(Written instruction A):
According to the rain barrel post, where was the Dayton Utility Pump purchased?
## start Source text
Tuesday, June 7, 2011

Rain Barrels on Crack

I built a rain barrel setup a few years ago for my garden / yard, complete with a rather powerful electric pump to provide some needed water pressure for a spray nozzle, sprinkler, extra-long garden hose, or what have you.  I wasn't really trying to be green when I put this sucker together, I just wanted to save some damn money on my water bill.  Little did I know, the electric pump I used with the barrels would cause a serious uproar with my neighbors - I got a lot of: "Well that's not very green...using electricity to pump your rainwater!" and of course the: "Are you really saving any money on water when you're paying for the electricity to use that pump?!" and the ever-popular: "If you spray my kid in the face one more time with your 70 psi f*&%ing rainwater I'm gonna sue!!"  Not gonna lie, that pump was really pissing people off.  So I decided to add a solar / battery power system to the whole setup and make it TOTALLY green.  

Or sort of a fiery-red?

So.  Back up a few years to the process of building the rain barrels themselves.  To start, I poured a small concrete slab for the two 55 gallon food-grade poly barrels I found on Craigslist.  Went with plastic since it obviously doesn't rust, and clear so I could see the water level.  Of course after a month or so of water sitting in 80 degree heat, a nice coat of algae formed on the inside of the barrels, rendering sight a little difficult...but not impossible.  
The barrels are fed by one downspout, which to my surprise provided plenty of water.  Just an hour of moderate intensity rain will fill both barrels.  Heavy rainfall, a matter of minutes.  I fashioned a removable pre-filter to catch leaves and other large debris by epoxy-ing a wire downspout mesh into a 4x2 PVC pipe reducer.  The hole in the top of the rain barrel is just large enough to accept the 2-inch side of the reducer, and the gutter downspout sits right inside the 4-inch part of the reducer. 

VoilĂ .  I should patent this shit.

Downstream, I used flexible PVC pipe to join the barrels and connect them to the pump via a line strainer.  This single pipe serves as both the fill and the discharge from the second barrel and keeps the water level in each tank the same via hydrostatic equilibrium.  The actual connection from the pipe to the plastic barrels was made through an iron pipe nipple.  This does two things - threading it directly into the barrel makes a tight seal that doesn't require any additional sealing or gaskets, and it allows for detachment of the hoses from the barrels.  You can almost see it here - 

Like how you almost made the A team.

I included a PVC union between the two barrels and another before the pump / line strainer to allow for disassembly and drainage at the end of the season.  Both barrels have a small opening at the top for air venting. The line strainer has NPT pipe threads and a removable canister which houses a stainless steel mesh screen filter.  The pump is a handy dandy little Dayton Utility Pump purchased from Grainger, the specs can be found here.  

I may not look like much, but I'm a pro at pretending to be a ninja.

Essentially everything is connected by an assortment of PVC solvent-welded fittings, PVC unions, and threaded fittings, including the piece of flexible PVC from the discharge side of the pump up to a tee fitting that feeds into two hose bibs - one on each side of the fence.  

The valve is just there for Feng Shui.
## end Source text
## start Input
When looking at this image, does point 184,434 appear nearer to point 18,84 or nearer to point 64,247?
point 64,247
## end Input
## start Input
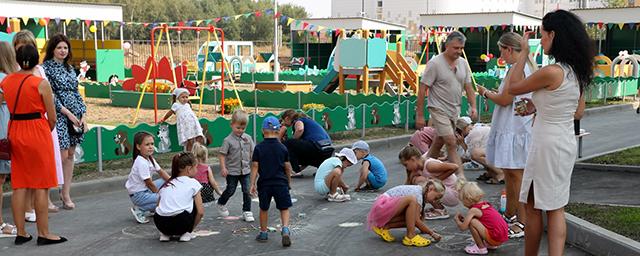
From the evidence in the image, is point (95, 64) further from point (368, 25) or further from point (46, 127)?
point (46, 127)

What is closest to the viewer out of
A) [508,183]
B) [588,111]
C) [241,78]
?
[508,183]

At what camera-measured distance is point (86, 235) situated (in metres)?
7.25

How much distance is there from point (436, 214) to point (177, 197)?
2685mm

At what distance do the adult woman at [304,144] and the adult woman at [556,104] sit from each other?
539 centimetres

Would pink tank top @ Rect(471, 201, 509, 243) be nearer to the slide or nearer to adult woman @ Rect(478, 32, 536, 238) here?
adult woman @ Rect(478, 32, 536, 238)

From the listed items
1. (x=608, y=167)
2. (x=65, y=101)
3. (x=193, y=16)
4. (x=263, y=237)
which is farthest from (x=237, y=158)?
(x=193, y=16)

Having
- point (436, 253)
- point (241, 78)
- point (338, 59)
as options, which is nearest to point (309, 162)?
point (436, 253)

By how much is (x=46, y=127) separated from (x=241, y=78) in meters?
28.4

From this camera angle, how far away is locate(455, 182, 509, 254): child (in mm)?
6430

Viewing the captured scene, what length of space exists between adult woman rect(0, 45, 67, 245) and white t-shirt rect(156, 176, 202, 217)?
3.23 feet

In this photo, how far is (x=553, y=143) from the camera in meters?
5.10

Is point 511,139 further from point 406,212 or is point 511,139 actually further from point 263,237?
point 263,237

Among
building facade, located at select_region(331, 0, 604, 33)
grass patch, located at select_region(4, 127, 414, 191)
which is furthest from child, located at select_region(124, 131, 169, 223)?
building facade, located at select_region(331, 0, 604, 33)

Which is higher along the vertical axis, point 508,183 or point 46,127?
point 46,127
## end Input
## start Input
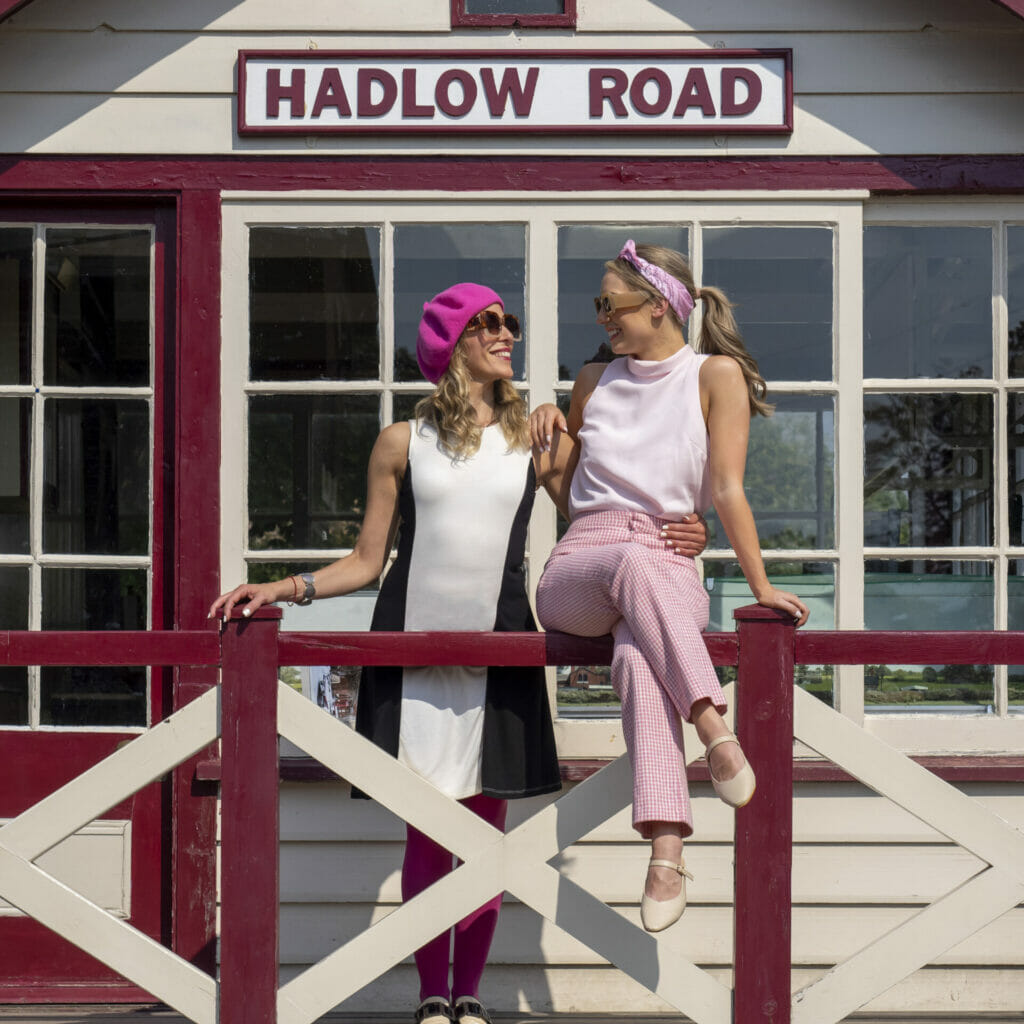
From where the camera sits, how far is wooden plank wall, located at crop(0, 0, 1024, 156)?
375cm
## end Input
(Written instruction B):
In the entries, edit everything from the line containing "At what camera-measured" down to the line containing "539 centimetres", changing "adult woman" to "grown woman" and leaving all else unchanged. Give only those lines.

(Exercise response A):
From Grainger.

(Exercise response B):
At what camera-measured distance is point (86, 235) situated (in metres)?
7.25

How much distance is there from point (436, 214) to point (177, 197)?
2685mm

At what distance do the grown woman at [304,144] and the grown woman at [556,104] sit from each other?
539 centimetres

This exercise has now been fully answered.